(RECORDS FOR THIS TASK Opens)

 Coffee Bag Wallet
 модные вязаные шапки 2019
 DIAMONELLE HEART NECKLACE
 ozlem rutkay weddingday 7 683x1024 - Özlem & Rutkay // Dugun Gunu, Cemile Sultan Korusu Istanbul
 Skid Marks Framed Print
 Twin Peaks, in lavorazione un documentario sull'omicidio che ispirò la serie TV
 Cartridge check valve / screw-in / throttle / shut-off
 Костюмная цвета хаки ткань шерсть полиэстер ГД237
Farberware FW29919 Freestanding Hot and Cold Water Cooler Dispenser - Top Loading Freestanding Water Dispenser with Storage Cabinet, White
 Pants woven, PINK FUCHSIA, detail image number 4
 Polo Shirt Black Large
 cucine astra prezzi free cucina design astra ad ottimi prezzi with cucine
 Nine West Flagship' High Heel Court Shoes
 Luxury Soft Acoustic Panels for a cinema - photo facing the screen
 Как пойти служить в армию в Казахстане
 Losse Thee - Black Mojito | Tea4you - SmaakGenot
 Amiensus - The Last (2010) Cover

(RECORDS FOR THIS TASK Closes)
(RECORDS FOR THIS TASK Opens)

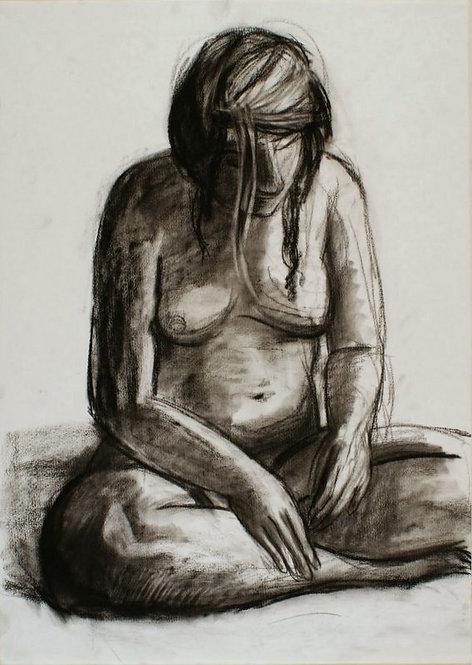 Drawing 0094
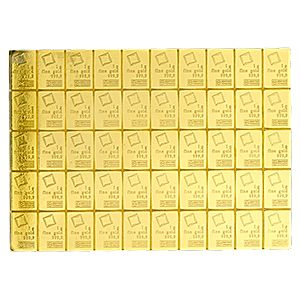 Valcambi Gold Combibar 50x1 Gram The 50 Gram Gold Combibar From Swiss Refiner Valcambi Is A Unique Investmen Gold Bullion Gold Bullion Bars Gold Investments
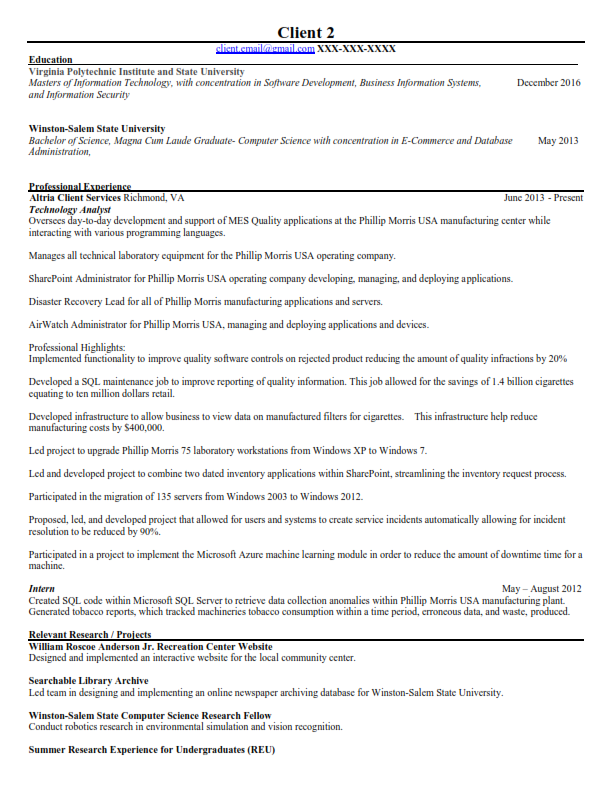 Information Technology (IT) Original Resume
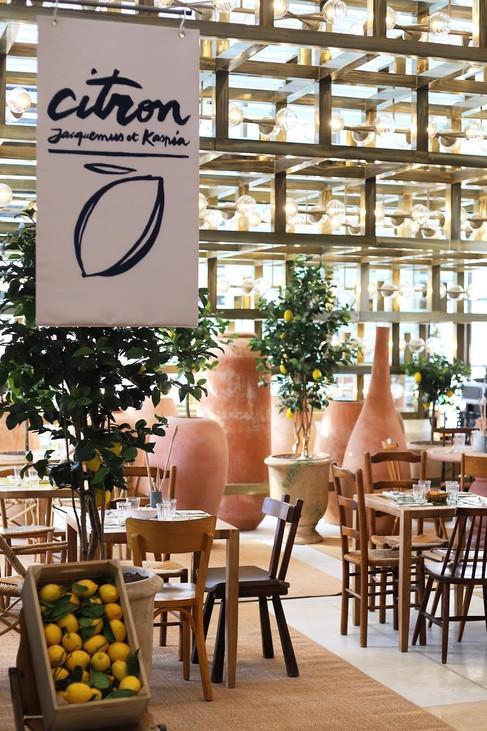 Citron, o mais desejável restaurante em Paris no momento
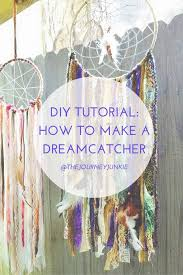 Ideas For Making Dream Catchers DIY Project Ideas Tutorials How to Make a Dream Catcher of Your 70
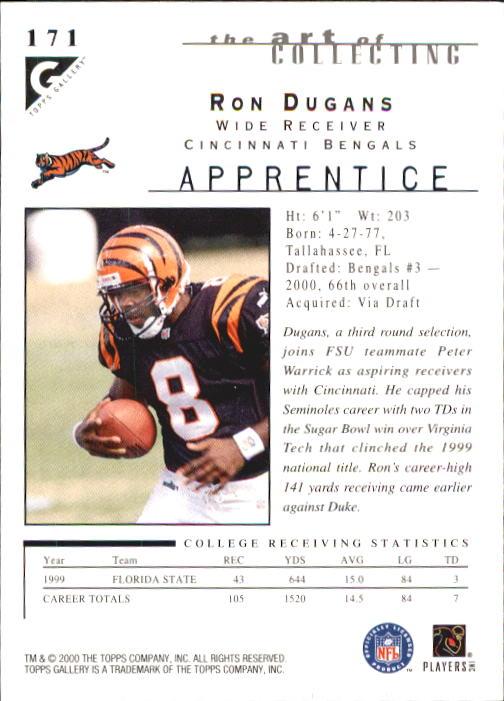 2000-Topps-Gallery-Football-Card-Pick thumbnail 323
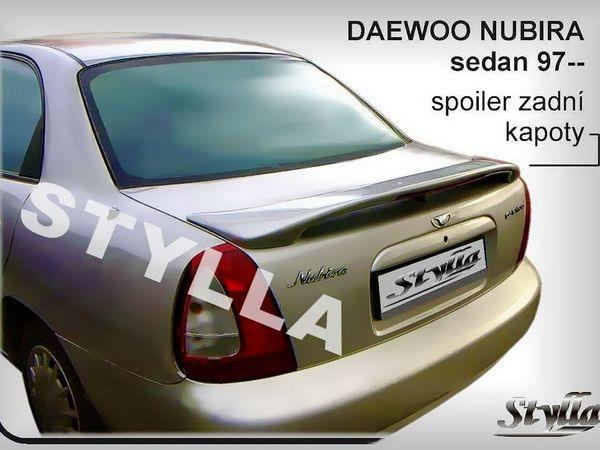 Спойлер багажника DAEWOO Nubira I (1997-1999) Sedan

(RECORDS FOR THIS TASK Closes)

**ABOUT THIS EXERCISE**
Considering each line of the records on its own, count those that contain "with" and give only that number.

**THE COMPLETED TASK**
2